• [Job] Edit the items below by replacing every "nearest" with "closest" and leaving everything else unchanged.

[BEGIN]

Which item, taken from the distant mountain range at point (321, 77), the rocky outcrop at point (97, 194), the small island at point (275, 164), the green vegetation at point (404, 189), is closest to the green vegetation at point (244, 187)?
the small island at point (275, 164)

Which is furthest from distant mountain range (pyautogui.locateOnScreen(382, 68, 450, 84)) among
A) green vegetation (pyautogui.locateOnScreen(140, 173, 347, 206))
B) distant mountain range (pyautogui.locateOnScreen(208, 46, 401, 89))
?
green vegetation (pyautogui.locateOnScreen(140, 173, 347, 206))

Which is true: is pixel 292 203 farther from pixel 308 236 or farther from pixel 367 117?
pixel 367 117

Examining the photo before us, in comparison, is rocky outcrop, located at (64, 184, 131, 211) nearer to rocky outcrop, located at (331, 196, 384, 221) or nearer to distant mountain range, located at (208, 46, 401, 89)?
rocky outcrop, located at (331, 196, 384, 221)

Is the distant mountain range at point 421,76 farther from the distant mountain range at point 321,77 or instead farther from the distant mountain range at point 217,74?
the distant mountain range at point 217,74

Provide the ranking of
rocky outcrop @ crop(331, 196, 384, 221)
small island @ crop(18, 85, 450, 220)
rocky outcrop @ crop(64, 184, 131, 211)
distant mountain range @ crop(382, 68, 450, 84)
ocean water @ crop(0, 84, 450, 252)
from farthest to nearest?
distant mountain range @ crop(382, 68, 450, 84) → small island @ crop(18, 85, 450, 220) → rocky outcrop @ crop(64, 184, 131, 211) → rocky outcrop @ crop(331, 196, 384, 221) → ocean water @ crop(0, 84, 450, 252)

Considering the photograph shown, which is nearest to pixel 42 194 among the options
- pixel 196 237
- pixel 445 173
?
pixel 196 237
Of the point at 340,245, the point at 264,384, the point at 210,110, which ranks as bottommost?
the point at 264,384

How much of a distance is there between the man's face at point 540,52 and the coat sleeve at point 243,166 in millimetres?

[END]

• [Solution to this exercise]
Which item, taken from the distant mountain range at point (321, 77), the rocky outcrop at point (97, 194), the small island at point (275, 164), the green vegetation at point (404, 189), is closest to the green vegetation at point (244, 187)?
the small island at point (275, 164)

Which is furthest from distant mountain range (pyautogui.locateOnScreen(382, 68, 450, 84)) among
A) green vegetation (pyautogui.locateOnScreen(140, 173, 347, 206))
B) distant mountain range (pyautogui.locateOnScreen(208, 46, 401, 89))
?
green vegetation (pyautogui.locateOnScreen(140, 173, 347, 206))

Which is true: is pixel 292 203 farther from pixel 308 236 or farther from pixel 367 117?
pixel 367 117

Examining the photo before us, in comparison, is rocky outcrop, located at (64, 184, 131, 211) nearer to rocky outcrop, located at (331, 196, 384, 221) or nearer to distant mountain range, located at (208, 46, 401, 89)?
rocky outcrop, located at (331, 196, 384, 221)

Is the distant mountain range at point 421,76 farther from the distant mountain range at point 321,77 or instead farther from the distant mountain range at point 217,74?
the distant mountain range at point 217,74

Provide the ranking of
rocky outcrop @ crop(331, 196, 384, 221)
small island @ crop(18, 85, 450, 220)
rocky outcrop @ crop(64, 184, 131, 211)
distant mountain range @ crop(382, 68, 450, 84)
ocean water @ crop(0, 84, 450, 252)
from farthest to closest?
distant mountain range @ crop(382, 68, 450, 84) → small island @ crop(18, 85, 450, 220) → rocky outcrop @ crop(64, 184, 131, 211) → rocky outcrop @ crop(331, 196, 384, 221) → ocean water @ crop(0, 84, 450, 252)

Considering the photograph shown, which is closest to pixel 42 194 among the options
- pixel 196 237
- pixel 445 173
?
pixel 196 237
Of the point at 340,245, the point at 264,384, the point at 210,110, which ranks as bottommost?
the point at 264,384

How much of a distance is there between the man's face at point 540,52 and the coat sleeve at point 243,166 in millimetres?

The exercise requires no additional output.